* Your instructions *
Copy the data below word for word, keeping every line as it appears.
━━━ Data section ━━━
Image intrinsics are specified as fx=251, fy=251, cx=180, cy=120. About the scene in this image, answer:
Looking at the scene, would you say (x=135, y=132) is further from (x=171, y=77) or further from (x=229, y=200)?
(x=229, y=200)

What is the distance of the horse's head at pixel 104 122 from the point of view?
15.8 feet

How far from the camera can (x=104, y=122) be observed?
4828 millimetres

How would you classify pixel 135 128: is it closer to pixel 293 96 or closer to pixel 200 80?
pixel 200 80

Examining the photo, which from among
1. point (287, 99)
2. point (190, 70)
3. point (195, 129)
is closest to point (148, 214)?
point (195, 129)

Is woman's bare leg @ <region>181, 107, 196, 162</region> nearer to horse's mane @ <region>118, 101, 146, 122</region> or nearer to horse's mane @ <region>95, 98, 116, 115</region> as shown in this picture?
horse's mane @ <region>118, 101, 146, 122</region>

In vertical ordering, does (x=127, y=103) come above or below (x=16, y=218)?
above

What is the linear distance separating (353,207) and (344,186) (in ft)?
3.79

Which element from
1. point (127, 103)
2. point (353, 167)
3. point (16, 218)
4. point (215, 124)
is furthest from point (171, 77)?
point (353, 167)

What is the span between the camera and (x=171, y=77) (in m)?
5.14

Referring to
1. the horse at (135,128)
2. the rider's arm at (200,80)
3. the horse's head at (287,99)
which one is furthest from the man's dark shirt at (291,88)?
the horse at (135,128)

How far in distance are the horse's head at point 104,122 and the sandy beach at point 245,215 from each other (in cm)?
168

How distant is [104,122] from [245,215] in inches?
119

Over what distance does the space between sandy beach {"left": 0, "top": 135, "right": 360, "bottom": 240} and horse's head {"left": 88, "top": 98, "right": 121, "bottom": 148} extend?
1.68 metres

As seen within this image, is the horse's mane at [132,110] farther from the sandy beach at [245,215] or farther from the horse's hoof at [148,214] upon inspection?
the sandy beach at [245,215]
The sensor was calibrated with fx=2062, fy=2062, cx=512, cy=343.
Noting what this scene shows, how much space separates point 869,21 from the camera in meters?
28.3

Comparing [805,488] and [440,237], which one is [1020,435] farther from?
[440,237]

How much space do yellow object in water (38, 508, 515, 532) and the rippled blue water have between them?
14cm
━━━
* The answer *
Image intrinsics are specified as fx=251, fy=251, cx=180, cy=120. About the scene in this image, answer:
Looking at the scene, would you say (x=135, y=132) is further from (x=171, y=77) or further from (x=229, y=200)?
(x=229, y=200)

What is the distance of the horse's head at pixel 104 122 from the point of view?
15.8 feet

How far from the camera can (x=104, y=122) be observed?
4828 millimetres

How would you classify pixel 135 128: is it closer to pixel 293 96 or closer to pixel 200 80?
pixel 200 80

Examining the photo, which from among
1. point (287, 99)
2. point (190, 70)
3. point (195, 129)
is closest to point (148, 214)?
point (195, 129)

Is woman's bare leg @ <region>181, 107, 196, 162</region> nearer to horse's mane @ <region>118, 101, 146, 122</region> or nearer to horse's mane @ <region>95, 98, 116, 115</region> as shown in this picture?
horse's mane @ <region>118, 101, 146, 122</region>

In vertical ordering, does (x=127, y=103) come above or below (x=16, y=218)?
above

What is the linear distance separating (353,207) and (344,186) (in ft)?
3.79

Which element from
1. point (127, 103)
2. point (353, 167)
3. point (16, 218)
4. point (215, 124)
is furthest from point (171, 77)?
point (353, 167)

What is the span between the camera and (x=171, y=77) (in m)?
5.14

Referring to
1. the horse at (135,128)
2. the rider's arm at (200,80)
3. the horse's head at (287,99)
which one is furthest from the man's dark shirt at (291,88)?
the horse at (135,128)

How far in distance are the horse's head at point 104,122 and the sandy beach at point 245,215 from each other (in cm)?
168

How distant is [104,122] from [245,215] in inches?
119

Over what distance does the space between sandy beach {"left": 0, "top": 135, "right": 360, "bottom": 240} and horse's head {"left": 88, "top": 98, "right": 121, "bottom": 148} extend?
1.68 metres

As seen within this image, is the horse's mane at [132,110] farther from the sandy beach at [245,215] or farther from the horse's hoof at [148,214] upon inspection?
the sandy beach at [245,215]
The sensor was calibrated with fx=2062, fy=2062, cx=512, cy=343.
Noting what this scene shows, how much space separates point 869,21 from the camera in meters?
28.3

Comparing [805,488] and [440,237], which one is [1020,435] farther from?
[440,237]

How much space do yellow object in water (38, 508, 515, 532) and the rippled blue water have between them?
14cm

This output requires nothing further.